Ketika pasal-pasal dalam RUU KUHP bermaksud melindungi perempuan dari kekerasan – perkosaan-respons yang muncul adalah penis dan vagina bukan urusan Negara. Saat Menteri melarang pelajar ikut berdemonstrasi, orang lalu mencibirnya. Menganggap itu hak azasi, jangan dibatasi. Pelajar juga berhak berpendapat di muka umum dengan seragam saat jam sekolah. Ironisnya, ada yang menjustifikasi ini sebagai reinkarnasi semangat Tentara Pelajar. Konyol. Mereka lupa Tentara Pelajar dulu berperang karena kita sedang dijajah. Mereka tak punya gedung sekolah, guru merekapun ikut berperang. Saat ini kita sedang tidak berperang, tugas pelajar adalah belajar. “Berperang” menyiapkan masa depan mereka nanti lewat sekolah yang benar. Sekolah bukan semata mengejar uang pintar lewat angka-angka. Sekolah disini lebih pada membangun keadaban. Ada karakter dan nilai di situ.

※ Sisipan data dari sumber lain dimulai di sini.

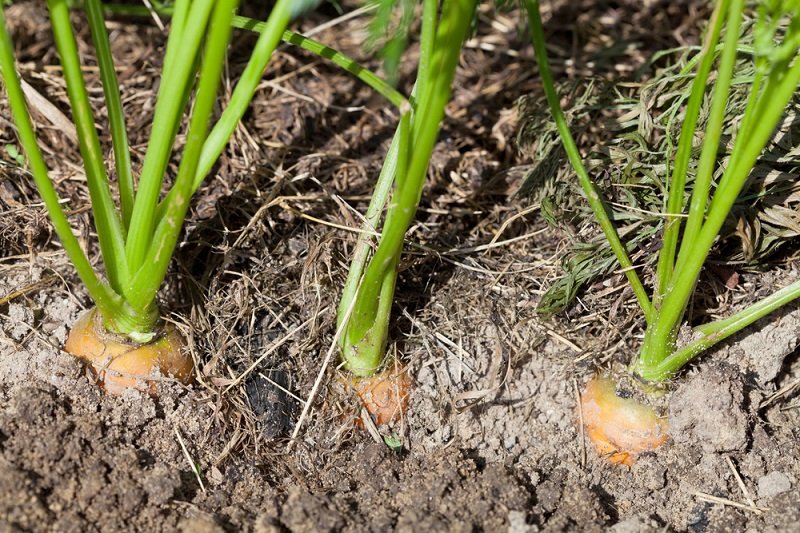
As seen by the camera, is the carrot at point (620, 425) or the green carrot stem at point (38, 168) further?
the carrot at point (620, 425)

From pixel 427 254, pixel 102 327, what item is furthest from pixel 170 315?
pixel 427 254

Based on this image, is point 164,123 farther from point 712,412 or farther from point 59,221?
point 712,412

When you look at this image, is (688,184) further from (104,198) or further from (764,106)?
(104,198)

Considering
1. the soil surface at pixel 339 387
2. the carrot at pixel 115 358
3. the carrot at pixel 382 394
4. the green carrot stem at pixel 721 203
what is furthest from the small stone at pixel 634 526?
the carrot at pixel 115 358

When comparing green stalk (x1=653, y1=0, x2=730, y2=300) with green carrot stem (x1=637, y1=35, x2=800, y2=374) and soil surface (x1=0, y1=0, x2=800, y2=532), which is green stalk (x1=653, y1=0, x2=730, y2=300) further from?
soil surface (x1=0, y1=0, x2=800, y2=532)

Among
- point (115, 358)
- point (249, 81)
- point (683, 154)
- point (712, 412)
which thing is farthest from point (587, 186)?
point (115, 358)

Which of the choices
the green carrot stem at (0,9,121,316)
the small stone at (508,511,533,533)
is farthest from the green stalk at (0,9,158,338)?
the small stone at (508,511,533,533)

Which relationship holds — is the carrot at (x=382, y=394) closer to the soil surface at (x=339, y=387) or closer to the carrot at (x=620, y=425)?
the soil surface at (x=339, y=387)

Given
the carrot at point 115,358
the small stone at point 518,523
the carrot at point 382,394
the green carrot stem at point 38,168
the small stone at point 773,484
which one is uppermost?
the green carrot stem at point 38,168
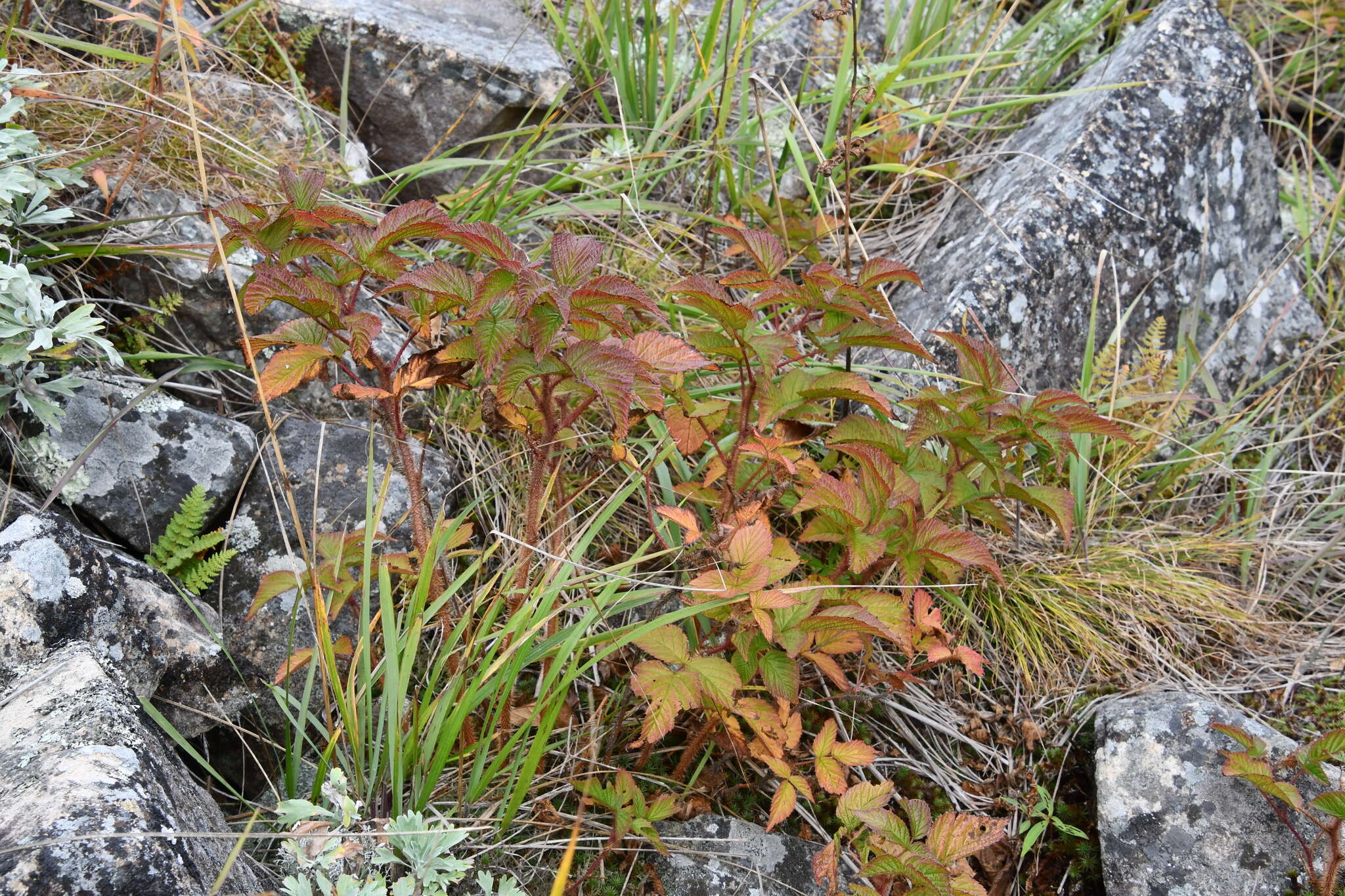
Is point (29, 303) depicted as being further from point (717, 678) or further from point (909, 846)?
point (909, 846)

20 tahun lalu Reformasi ibarat pengantin baru. Setelah ramai bergandengan tangan menumbangkan Soeharto, muncul kesadaran kolektif bahwa bangsa ini tak boleh “patah” lagi. Semua tesa tentang Soeharto dibikin antitesanya. KKN diperangi oleh lembaga khusus bernama KPK, penghuni lembaga perwakilan dipilih langsung, Polri yang terlalu militer dipisah dari TNI, otonomi diberikan, semua orang bebas berpendapat. Pers juga kecipratan bebas dan disebut jadi pilar keempat demokrasi.  Agar mapan, dibuatlah banyak sekali aturan atau undang-undang tak hanya mengatur sesuatu yang ideal, tapi juga tegas menyingkirkan yang salah. Aturan ditegakkan tanpa sungkan. Transparan. Namun seperti pengantin baru, bulan madunya ternyata tak lama. 20 tahun setelah Reformasi yang gegap gempita itu, UU tak berubah namun orang sedikit mulai jengah. Aturan yang menghambat “kebebasan” dilanggar diam- diam oleh yang “sedikit”. Korupsi misalnya justru tambah marak.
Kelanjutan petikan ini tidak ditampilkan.